Bigtable

Reading notes

Motivation

  • Lots of (semi) structure data: URLs, Geo
  • Scale is large
  • want asynchronous processes to be continuously updating different pieces of data

Big table

Building Blocks

  • GFS: stores persistent data
  • SSTable (file format): is used internally to store Bigtable data.
    • (key, value) (both are arbitrary byte strings)
    • each SSTable contains a sequence of blocks (typically each block is 64KB in size, but this is configurable)
    • A block index (stored at the end of the SSTable) is used to locate blocks; the index is loaded into memory when the SSTable is opened.
  • Scheduler: schedules jobs onto machines
  • Lock service (Chubby):
    • Lock service: distributed lock manager
    • master election, location bootstrapping
  • MapReduce

Data model

  • (row:string, column:string, time:int64) → string
  • Rows

    • Arbitrary string
    • Access to data in a row is atomic
    • Ordered lexicographically
  • Column

    • Tow-level name structure:
    • family: qualifier
    • Column Family is the unit of access control
  • Timestamps

    • Store different versions of data in a cell
    • Lookup options
      • Return most recent K values
      • Return all values

Implementation

  • Single-master distributed system
  • The Bigtable implementation has three major components:
    1. a library that is linked into every client
    2. one master server
      • is responsible for assigning tablets to tablet servers
      • detecting the addition and expiration of tablet servers
      • balancing tablet-server load
      • garbage collection of files in GFS.
      • In addition, it handles schema changes such as table and column family creations.
    3. many tablet servers (can be dynamically added or removed)
      • clients communicate directly with tablet servers for reads and write.

Tablet location

  • Given a row, how do clients find the location of the tablet whose row range covers the target row?

━━━━━━━━━━━━━━━━━━━━━━━━━━━━━━

Resume the Bigtable reading notes after their final line, keeping the same bulleted note style.

Extracted page text data:

━━━━━━━━━━━━━━━━━━━━━━━━━━━━━━

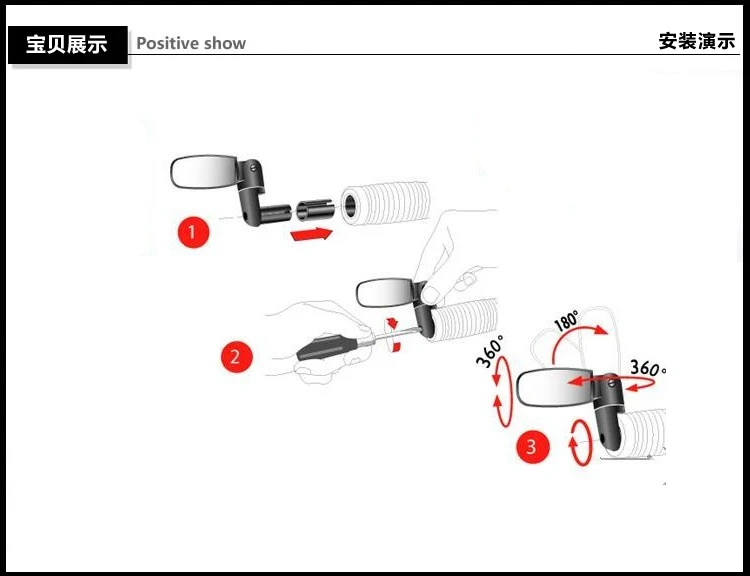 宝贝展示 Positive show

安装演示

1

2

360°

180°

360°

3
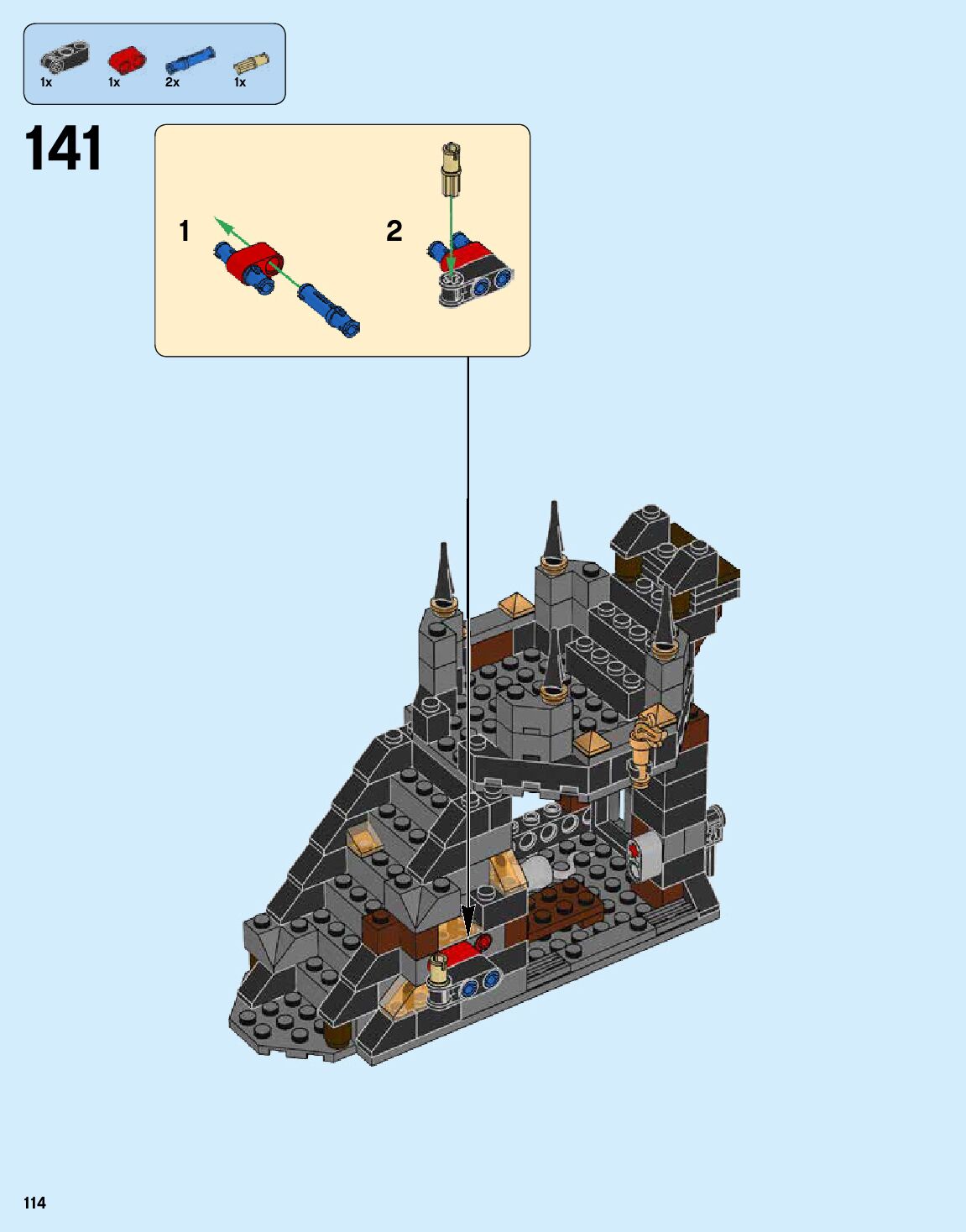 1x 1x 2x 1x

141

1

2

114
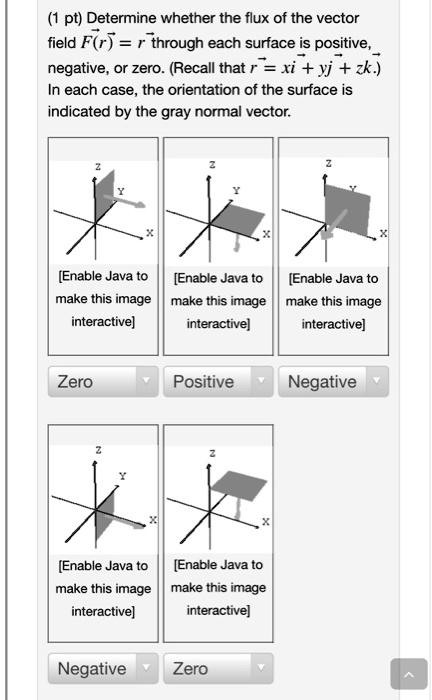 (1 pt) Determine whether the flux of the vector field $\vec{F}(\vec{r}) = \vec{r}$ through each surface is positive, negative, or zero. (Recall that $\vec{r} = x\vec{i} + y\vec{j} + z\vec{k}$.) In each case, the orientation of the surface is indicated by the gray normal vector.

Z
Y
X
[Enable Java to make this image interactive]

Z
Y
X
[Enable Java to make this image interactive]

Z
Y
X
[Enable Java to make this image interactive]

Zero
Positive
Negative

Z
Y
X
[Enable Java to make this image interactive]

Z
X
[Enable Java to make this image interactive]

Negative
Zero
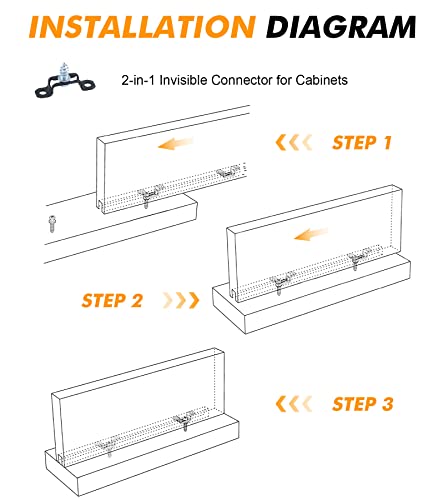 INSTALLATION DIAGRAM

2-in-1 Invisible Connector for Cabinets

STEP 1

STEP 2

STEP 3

━━━━━━━━━━━━━━━━━━━━━━━━━━━━━━

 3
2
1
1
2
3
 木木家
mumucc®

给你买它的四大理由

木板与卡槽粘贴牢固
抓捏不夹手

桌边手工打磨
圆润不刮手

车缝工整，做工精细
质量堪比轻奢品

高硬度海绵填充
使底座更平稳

━━━━━━━━━━━━━━━━━━━━━━━━━━━━━━

• Your response:
  • METADATA: Key: table id + end row, Data: location

  • Aggressive Caching and Prefetching at Client side

  • Chubby file

    • The first level is a file stored in Chubby that contains the location of the root tablet.
  • Root tablet
    • contains the location of all tablets in a special METADATA table.
    • first tablet in the METADATA table
    • never split to ensure 3-level hierarchy

Tablet Assignment

  • Each tablet is assigned to one tablet server at a time
  • uses Chubby to keep track of tablet servers
    • When a tablet server starts, it creates, and acquires an exclusive lock on, a uniquely-named file in a specific Chubby directory
  • Chubby
    • Tablet server registers itself by getting a lock in a specific directory chubby
      • Chubby gives “lease” on lock, must be renewed periodically
      • Server loses lock if it gets disconnected
    • Master monitors this directory to find which servers exist/are alive
      • If server not contactable/has lost lock, master grabs lock and reassigns tablets
      • GFS replicates data. Prefer to start tablet server on same machine that the data is already at

Tablet Serving

memtable: the recently committed ones are stored in memory in a sorted buffer.

Compactions

  1. minor compaction

    • When the memtable size reaches a threshold, the memtable is frozen, a new memtable is created, and the frozen memtable is converted to an SSTable and written to GFS
    • two goals:
      • it shrinks the memory usage of the tablet server
      • it reduces the amount of data that has to be read from the commit log during recovery if this server dies.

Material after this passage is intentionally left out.